I am re-studying this passage.


Does Jude use the book _The Assumption of Moses_ in reference to this disputation. Is it universally believed that this book existed and acted as a source for Jude here?

Any thoughts on this disputing over the body of Moses? Why would there be a dispute?






In the Targum, the _Pseudo-Jonathan_, the comments on Deut. 34:6 seem to indicate a Jewish tradition of the Devil trying to get the body of Moses in order to tempt the Jews into idolatry, and so the angels bury Moses 4 miles from the site of his death.


----------



## Contra_Mundum

Jude _could be_ alluding to a relatively well-known tale, like a religious story based on fact, that was current.

I would put this kind of allusion in a similar category to Paul's quoting pagan philosophers. Nothing wrong with it. It is hard to tell if Jude ascribes an historical conviction to the story, or if he understands it literarily, that is as story. If there were allusions to books of the Apocrypha, that alone would not make a sufficient argument for their canonicity.

If you come down on the side of "history", then you simply ascribe this idea to the realm of history, realizing the Bible isn't the only source of Jewish history. But to read the passage like this is _possibly _to miss Jude's theological point. WHY he makes the statement (and it's not to affirm the historical accuracy of the author) is more important than the WHAT.

The issue is "railing accusations." The issue is contentiousness.

Furthermore, the "quote" put in Michael's mouth is actually a QUOTE from the REAL BIBLE!Zechariah 3
1And he shewed me Joshua the high priest standing before the angel of the LORD, and Satan standing at his right hand to resist him. 

2And the *LORD said unto Satan, The LORD rebuke thee*, O Satan; even the LORD that hath chosen Jerusalem rebuke thee: is not this a brand plucked out of the fire?​
A similar effect is observed when "Enoch" is quoted, 1:14 Enoch, the seventh from Adam, prophesied about these men: "See, the Lord is coming with thousands upon thousands of his holy ones."​
The quoted words are a close parallel to actual Scripture from Deuteronomy 33:2
He said: "The LORD came from Sinai and dawned over them from Seir; he shone forth from Mount Paran.

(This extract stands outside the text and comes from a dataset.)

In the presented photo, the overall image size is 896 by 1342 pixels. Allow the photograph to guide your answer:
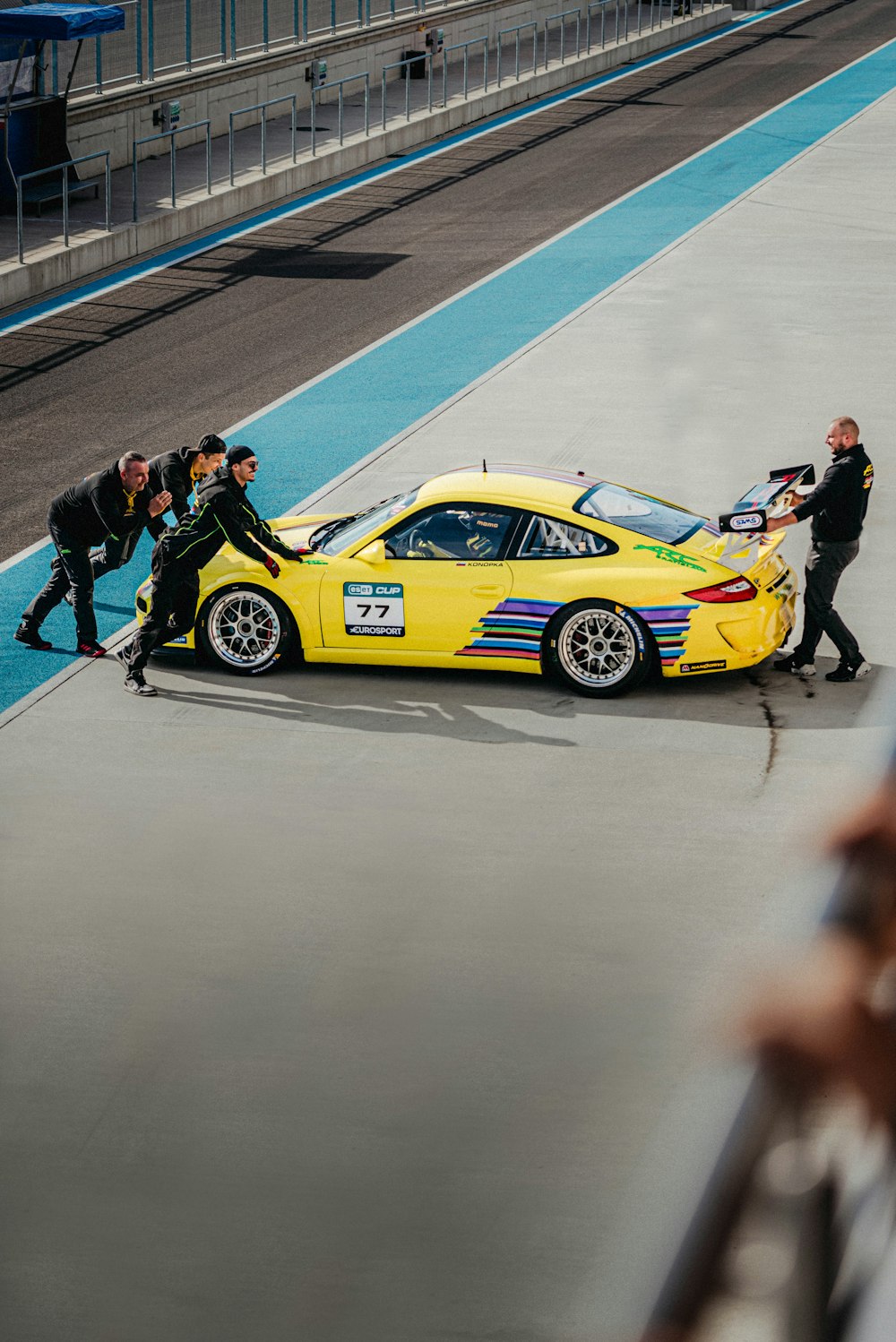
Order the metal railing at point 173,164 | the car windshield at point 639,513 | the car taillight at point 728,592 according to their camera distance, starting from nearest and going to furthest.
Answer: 1. the car taillight at point 728,592
2. the car windshield at point 639,513
3. the metal railing at point 173,164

He came with myriads of holy ones from the south, from his mountain slopes.​


----------



## MLCOPE2

A possible explanation that I have heard for Moses' body being taken was to prevent any type of worship towards Moses' as an idol. 

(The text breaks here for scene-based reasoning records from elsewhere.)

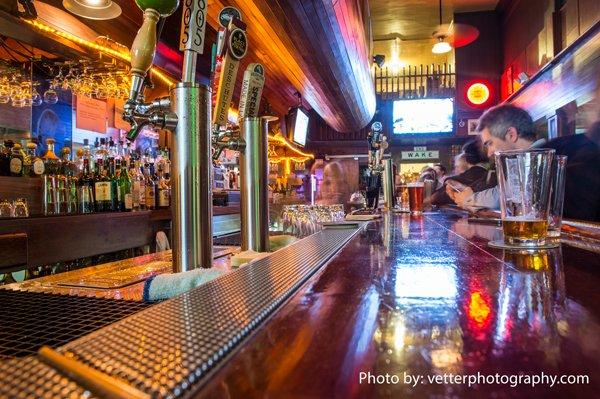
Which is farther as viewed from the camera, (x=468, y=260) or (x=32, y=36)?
(x=32, y=36)

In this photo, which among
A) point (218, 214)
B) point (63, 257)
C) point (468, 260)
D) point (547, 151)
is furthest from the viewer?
point (218, 214)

This would appear to be a legitimate answer since we all know how prone the Israelites were to idolatry. However this is just a possible explanation. I too would like to hear others understanding of this passage.


----------



## py3ak

G. Campbell Morgan has what I believe to be a unique take on the passage. In _The Crises of the Christ_ he argues that Moses was raised from the dead at some point in time after the incarnation (or at the same time, I don't quite recall). This is how Moses was able to appear bodily at the Transfiguration along with Elijah. The devil objected to the resurrection of Moses, if my recollection is accurate, on the grounds that nothing had been done to secure that resurrection. So there was a dispute about the raising of his body, but the efficacy of Christ's life and death was proleptically availing.


----------



## Pergamum

WOW! Interesting.


----------